Hruda-trzymam kciuki za testy, mam nadzieję, ze dostaniesz tą robotę, nieżle Cię tam maglują, choć z drugiej strony to pocieszające, że takie ośrodki dbają o najwyższą jakość usług, bo w sumie tak powinno być. Place gruba kasę, ale wiem za co:tak:
Pozdrawiam Was wszystkie i życze udanej niedzieli.
 
witam ja tylko nachwilkę bo piszę z komputera szwagierki bo nasz komputer już calkowicie szlag trafil:wściekła/y::wściekła/y::wściekła/y:dziś rano jak wlączylam to najpierw zaczlo mi sie dymić z klawiatury anastępnie z zasilacza:baffled:chcieliśmy kupić nowy na raty ale D ma za niskie zarobki na umowie i nam nie przyznali jutro będzxie robil haję w pracy o podwyższenie umowy:tak:no więc niewiem jak dlugo mnie nie będzie ale myślę że uda nam się jak najprędzej zalatwić nowego lapka.

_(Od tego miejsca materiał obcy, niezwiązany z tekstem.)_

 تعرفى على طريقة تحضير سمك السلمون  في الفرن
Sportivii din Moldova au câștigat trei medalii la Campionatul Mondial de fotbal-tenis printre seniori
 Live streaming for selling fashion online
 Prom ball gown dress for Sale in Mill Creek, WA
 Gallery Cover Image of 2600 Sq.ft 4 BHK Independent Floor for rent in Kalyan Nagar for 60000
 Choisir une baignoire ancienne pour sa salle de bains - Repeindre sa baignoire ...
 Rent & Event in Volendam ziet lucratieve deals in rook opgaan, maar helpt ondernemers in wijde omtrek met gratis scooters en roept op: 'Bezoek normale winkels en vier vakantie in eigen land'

Pozdrawiam i proszę nie piszcie za dużo bo nie dam rady póżniej nadrobić:baffled::sorry2:
 
Hruda ponawiam pytanie co z dziadkami Stasia czy są już na emeryturze jeżeli tak to czy oni nie mogliby się zając wnukiem kiedy Ty będziesz w pracy???? Zainponowałaś mi tym szkoleniem w Wilnie :tak: widać, że babka z jajami jesteś.

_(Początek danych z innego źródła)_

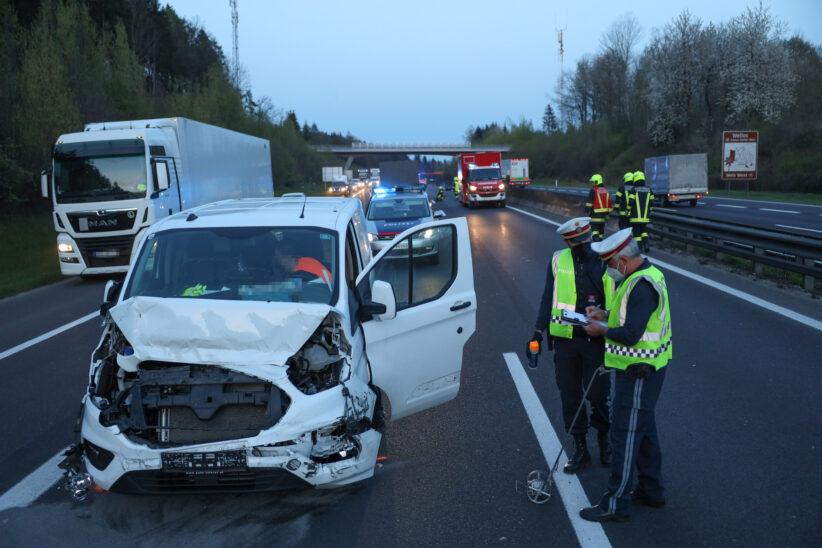 Feuerwehr bei Aufräumarbeiten nach Verkehrsunfall auf Innkreisautobahn im Einsatz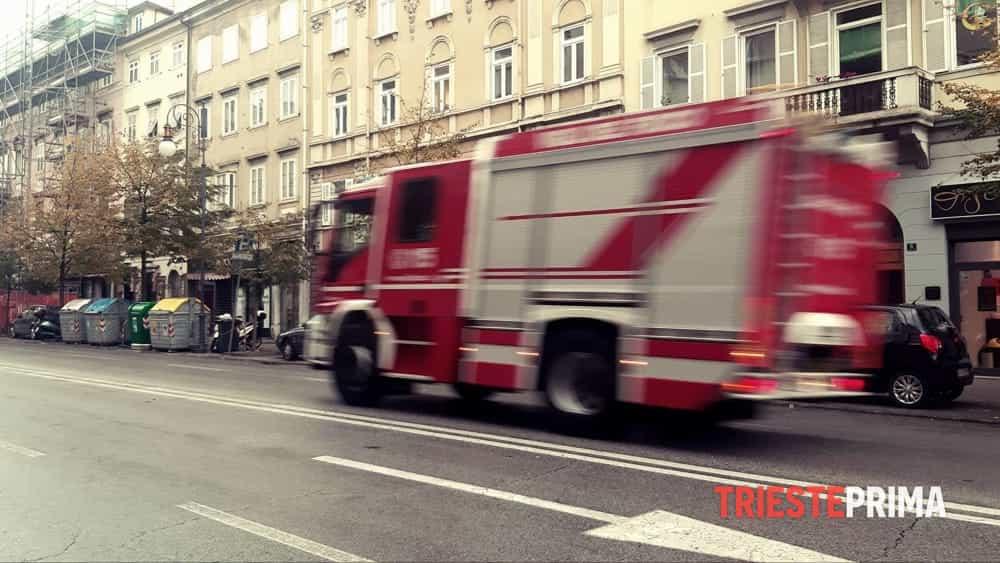 Maltempo in città, raffica di interventi dei Vigili del fuoco - Triesteprima.it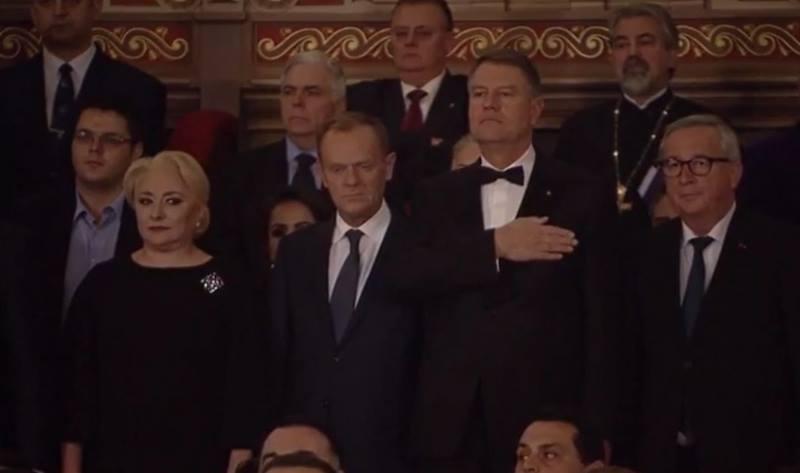 """Alexandru Cautis: """"Diferența dintre civilizație și țopârlănie.Donald Tusk a ținut un frumos discurs în limba română. Viorica Dăncilă l-a adus pe fi-su la tribuna oficială, în spatele ei, fără cravată, descheiat la cămașă. Iar fata mică din spatele lui Donald Tusk este iubita lui Dăncilă junior. Fiul lu Dăncilă și gagică-sa sunt  ..."""" 2"""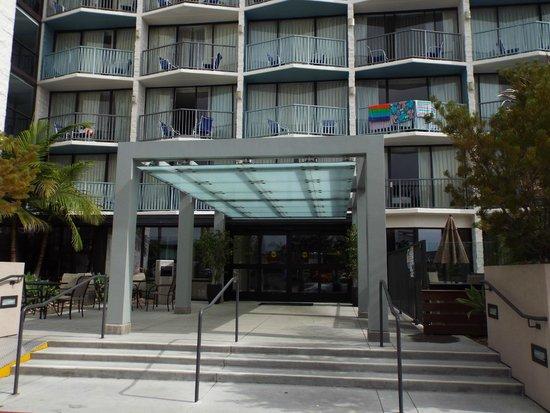 Best Western Yacht Harbor Hotel: Front Entrance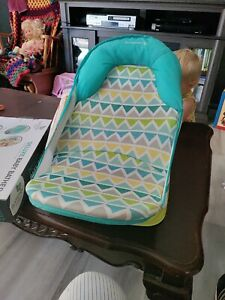 Summer Deluxe Baby Bather (Triangle Stripe) New in opened box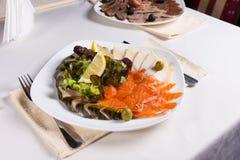Piatto gastronomico della carne fresca con la verdura ed i limoni Immagini Stock Libere da Diritti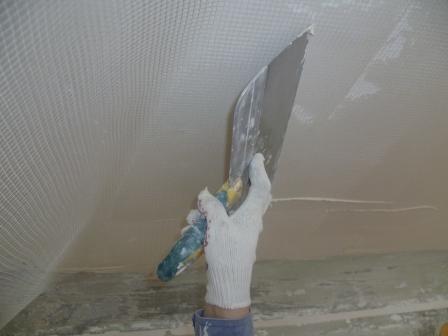 Штукатурка потолка с сеткой до 3 см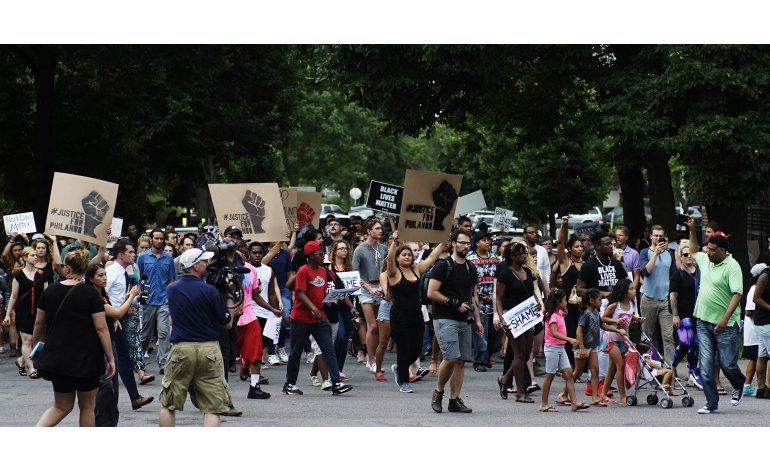 LO ULTIMO: Policía de Dallas interroga a dos personas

Justyna to co piszę Anetka to szczera prawda :tak: kiedy rok temu podjęłam prace widziałam jak się różnie od dziewczyn już pracujących. Pierwszy dzień poszłam do pracy w kucyku zwykłych spodniach na kancik, bluzeczka ala grzeczna dziewczynka i buciki na obcasie. Kiedy zobaczyłam dziewczyny przychodzące do pracy wyfryzowane, makijaż, ciuchy itp zobaczyłam jak się zmieniłam wcześniej nie było mowy o pokazaniu się na dworze czy w domu bez makeup, bez fajnego ciucha. Dziecko, dom MONOTONIA zabija Nas od środka. Tym bardziej jak mamy koło siebie takich dupków jak Nasi mężowie. W dużej mierze R ponosi odpowiedzialność za moją niską samoocenę. Już nie prawi mi komplementów jak to było kiedyś kiedy nosiłam rozmiar 36 miałam długie blond włosy i świetną figure.

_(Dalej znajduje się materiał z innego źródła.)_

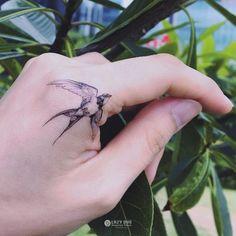 Tatuajes para tus dedos que no te harán ver como una wanna be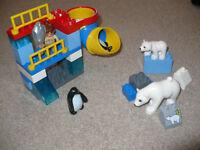Duplo lego Polar bear zoo set - rare.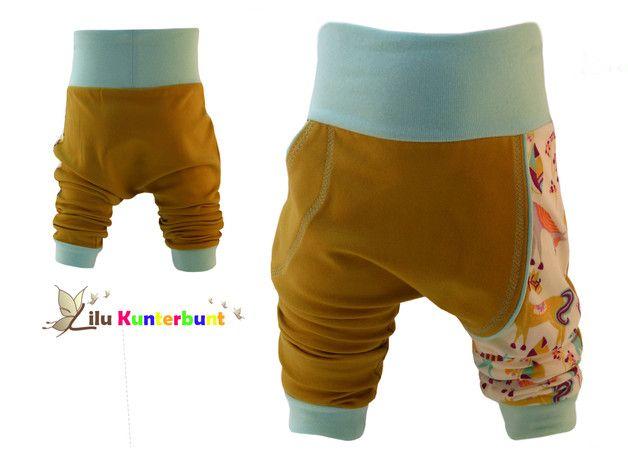 Diese Hose ist ein toller Begleiter von Geburt an und besticht durch die Kombination aus zwei Jersey Stoffen und einer eingearbeiteten Paspel. Der Senfgelbe Jersey ist ein fest gewebter Romanit und...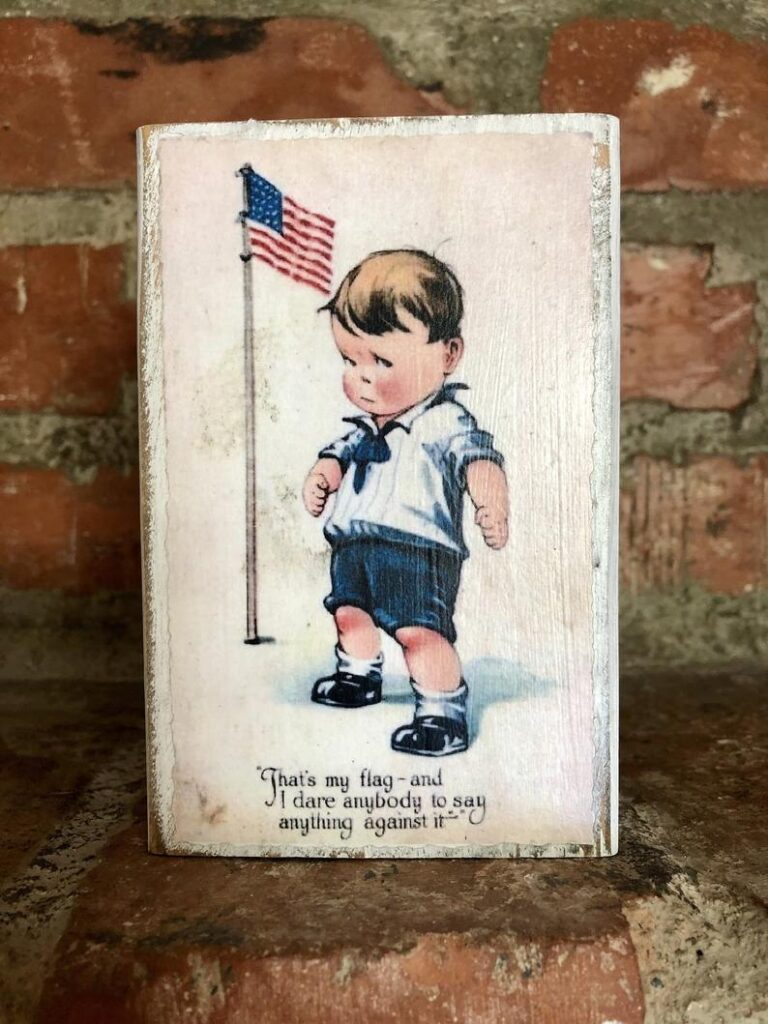 Vintage Farmhouse 4th of July Home Decor- best Independence Day gift for dad.
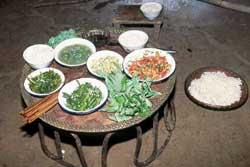 65号 アカ族の料理1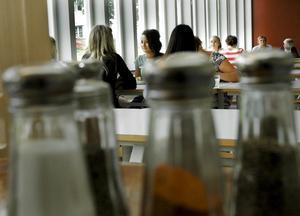 De äldre eleverna tycker visserligen att det är stökigt ibland, men tror inte att det blir någon skillnad med fler vuxna i matsalen.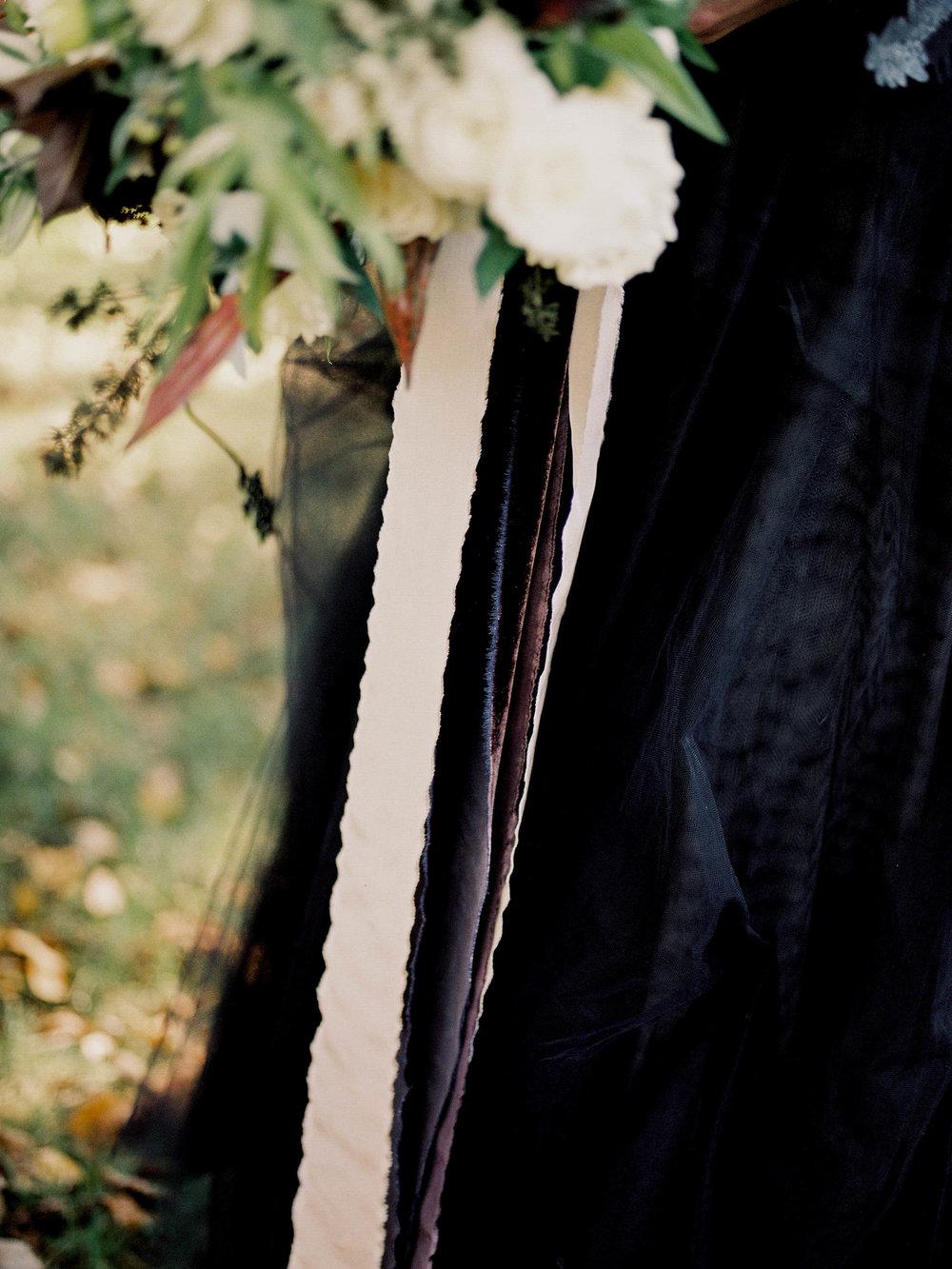 reneehollingsheadphotography_dark+moody-120.jpg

Dziadkowie wszyscy pracuja. jest szansa ze tesciowa bedzie z doskoku mogla sie zajac Staskiem wieczorami ale na to tez specjlanie nie ma co liczyc. Jutro dzwonie do nian z netu i poumawiam sie, moze jakas mi wpadnie w oko( i my jej:-p) wiec sie okaze...

A co do poczucia wlasnej wartosci...mysle ze kiedy kobieta czuje sie dobrze we wasanym ciele niezaleznie jakie ono jest i kiedy zna swoja wartosc - ze jest super babka, bez gadania! to od razu facet to wyczuwa i zabiega o taka...Paradoks zwiazkow jest taki ze kiedy mniej sie staramy i suszymy glowe dziadom a robimy swoje czyli praca, dom, swoje przyjemnostki, wyglad a o jego uczucia jakby nie zabiegamy czyli jestesmy niezalezne (niekoniecznie finansowo) itp facet zaczyna sie krecic bo taka kobita mu imponuje:sorry2:
Dzień dobry:-)
Witam się w ten piekny niedzielny dzionek . Obiadek zjedzony, młody śpi, a ja postanowiłam w końcu coś skrobnąć. Czytam w miarę regularnie, najczęściej w pracy;-), ale na pisanie już nie stracza czasu, nie mówiąc o aktywnym udziale w dyskusjach.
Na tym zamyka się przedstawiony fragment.